Et cette autre, qui semble le corollaire de la première:

«La vogue d’un artiste ne peut être durable qu’autant que son talent
s’accroît chaque jour.»

Il ne faut pas croire cependant que je me contentasse des rêves attrayants de mes inventions. Non, quelque amour qu’un homme porte à son art, il est bien rare qu’il ne lui vienne pas à l’idée d’associer la fortune à la gloire; d’autant plus que, pour peu que l’on ait vécu, l’on sait que ces deux choses se font mutuellement valoir.

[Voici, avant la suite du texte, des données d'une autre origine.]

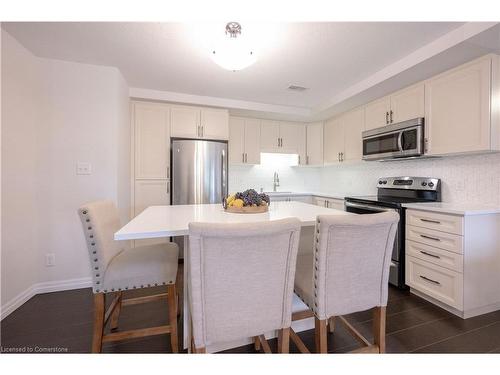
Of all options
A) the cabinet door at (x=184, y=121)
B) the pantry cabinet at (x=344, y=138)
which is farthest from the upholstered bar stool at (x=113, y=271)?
the pantry cabinet at (x=344, y=138)

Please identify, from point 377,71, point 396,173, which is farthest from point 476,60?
point 396,173

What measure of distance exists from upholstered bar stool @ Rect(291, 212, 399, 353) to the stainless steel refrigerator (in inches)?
84.9

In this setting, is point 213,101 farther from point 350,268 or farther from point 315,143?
point 350,268

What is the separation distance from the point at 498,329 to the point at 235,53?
275 centimetres

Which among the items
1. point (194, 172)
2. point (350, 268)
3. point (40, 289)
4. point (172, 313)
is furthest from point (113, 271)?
point (194, 172)

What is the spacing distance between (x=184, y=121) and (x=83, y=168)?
140cm

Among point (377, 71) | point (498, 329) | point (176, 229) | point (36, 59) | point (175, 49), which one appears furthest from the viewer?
point (377, 71)

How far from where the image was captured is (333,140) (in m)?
3.78

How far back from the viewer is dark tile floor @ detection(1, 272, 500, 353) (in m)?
1.49

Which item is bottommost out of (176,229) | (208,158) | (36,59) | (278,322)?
(278,322)
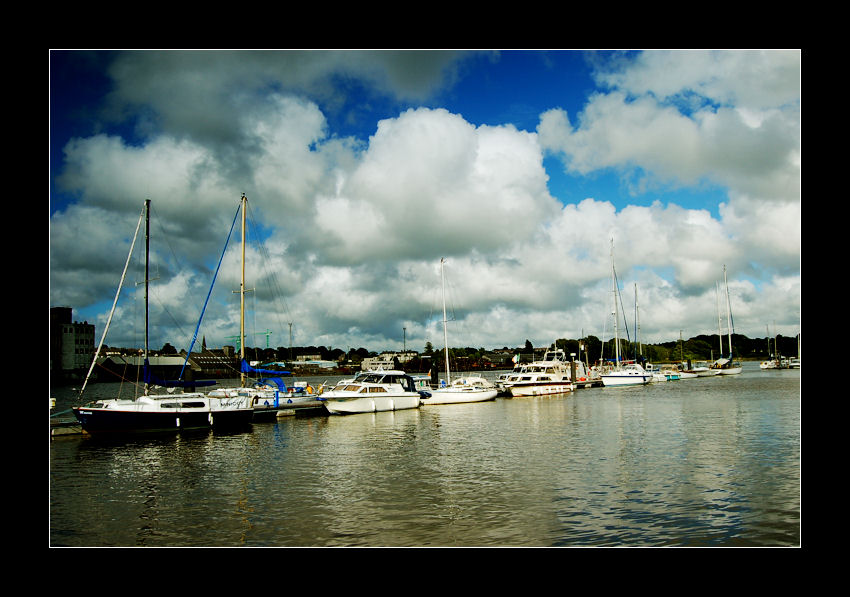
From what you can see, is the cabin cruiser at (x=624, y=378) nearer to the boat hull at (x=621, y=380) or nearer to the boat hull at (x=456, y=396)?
the boat hull at (x=621, y=380)

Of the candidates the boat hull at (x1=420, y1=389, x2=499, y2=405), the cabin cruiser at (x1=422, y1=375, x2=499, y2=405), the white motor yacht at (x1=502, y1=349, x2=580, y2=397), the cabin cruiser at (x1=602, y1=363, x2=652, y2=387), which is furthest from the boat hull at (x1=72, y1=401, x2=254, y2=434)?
the cabin cruiser at (x1=602, y1=363, x2=652, y2=387)

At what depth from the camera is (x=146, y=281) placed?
34719 mm

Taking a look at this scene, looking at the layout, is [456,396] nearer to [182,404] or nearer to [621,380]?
[182,404]

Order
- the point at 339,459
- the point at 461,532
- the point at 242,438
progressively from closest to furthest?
the point at 461,532, the point at 339,459, the point at 242,438

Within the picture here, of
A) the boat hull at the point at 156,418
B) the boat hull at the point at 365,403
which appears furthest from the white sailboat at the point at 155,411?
the boat hull at the point at 365,403

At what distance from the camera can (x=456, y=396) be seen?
57.4 m

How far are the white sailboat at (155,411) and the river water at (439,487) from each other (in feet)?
3.20

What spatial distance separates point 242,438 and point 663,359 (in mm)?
125523

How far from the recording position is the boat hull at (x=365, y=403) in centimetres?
4528
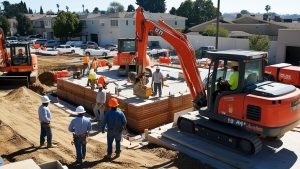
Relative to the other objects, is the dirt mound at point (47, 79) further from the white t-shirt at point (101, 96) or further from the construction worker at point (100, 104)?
the white t-shirt at point (101, 96)

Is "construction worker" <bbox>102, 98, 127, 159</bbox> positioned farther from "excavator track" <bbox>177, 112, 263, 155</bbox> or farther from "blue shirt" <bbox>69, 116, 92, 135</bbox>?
"excavator track" <bbox>177, 112, 263, 155</bbox>

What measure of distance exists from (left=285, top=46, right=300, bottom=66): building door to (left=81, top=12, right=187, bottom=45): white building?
27.7m

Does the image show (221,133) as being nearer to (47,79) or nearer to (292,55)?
(47,79)

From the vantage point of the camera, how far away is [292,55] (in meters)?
29.4

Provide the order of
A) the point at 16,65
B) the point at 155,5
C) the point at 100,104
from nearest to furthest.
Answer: the point at 100,104
the point at 16,65
the point at 155,5

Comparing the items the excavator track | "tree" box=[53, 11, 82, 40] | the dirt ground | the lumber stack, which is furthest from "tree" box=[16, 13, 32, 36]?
the excavator track

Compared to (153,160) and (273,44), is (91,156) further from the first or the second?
(273,44)

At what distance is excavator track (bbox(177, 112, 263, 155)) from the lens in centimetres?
941

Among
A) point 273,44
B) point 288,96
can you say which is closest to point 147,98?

L’une est la pierre précieuse, et l’autre est la parure qui la fait briller.

Rien ne rehausse le mérite d’un artiste comme une position de fortune indépendante. Cette vérité est brutale, mais elle est incontestable.

Non-seulement j’étais pénétré de ces principes de haute économie, mais je savais, en outre, que l’on doit se hâter de profiter de la fugitive faveur du public, qui, elle aussi, descend, quand elle ne monte pas. J’exploitais la vogue autant que je pouvais.

Malgré mes nombreuses occupations, je trouvais encore moyen de donner des soirées dans les salons et sur les principaux théâtres de Paris. De grandes difficultés s’opposaient souvent à ces sortes de représentations, parce que ma séance ne se terminant qu’à dix heures et demie, c’était seulement après que je pouvais remplir les engagements que j’avais pris.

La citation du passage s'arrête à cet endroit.